Se ci pensiamo ognuno di noi ha avuto dei mentori. Qualcuno che ha saputo ascoltarci, comprenderci, guidarci. Difficile è che questo diventi una pratica strutturata al di fuori dell’occasionalità. Una mia esperienza di questo è stata in ambito teatrale con Hector Aristizabal a Belfast, durante la mia internship in un progetto di teatro di comunità. Comune info ha di recente pubblicato un’intervista a Hector proprio su questo.

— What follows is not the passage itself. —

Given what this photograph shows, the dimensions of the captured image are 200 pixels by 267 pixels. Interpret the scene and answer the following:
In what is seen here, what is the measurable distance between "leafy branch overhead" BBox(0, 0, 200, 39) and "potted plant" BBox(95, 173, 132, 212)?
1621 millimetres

Il mentore non è qualcuno che dà buoni voti e ti fa sentire a tuo agio oppure ti dà cattivi voti e non dice nulla. Il mentore è connesso alla parte di te che vuole imparare. Questo è terribilmente andato perso nelle università dove un insegnante ha quaranta studenti o fa lezione attraverso video conferenza. L’informazione può essere scambiata ma può solo portare altra informazione, non porta necessariamente alla formazione. E non puoi formare una persona senza conoscerla. Quando c’è questo riconoscimento reciproco, il mentore diventa parte della psiche, qualcuno a cui pensi quando hai un problema o qualcuno che ti viene in aiuto quando occorre, non per forza attraverso una telefonata o un’email, ma nella tua mente.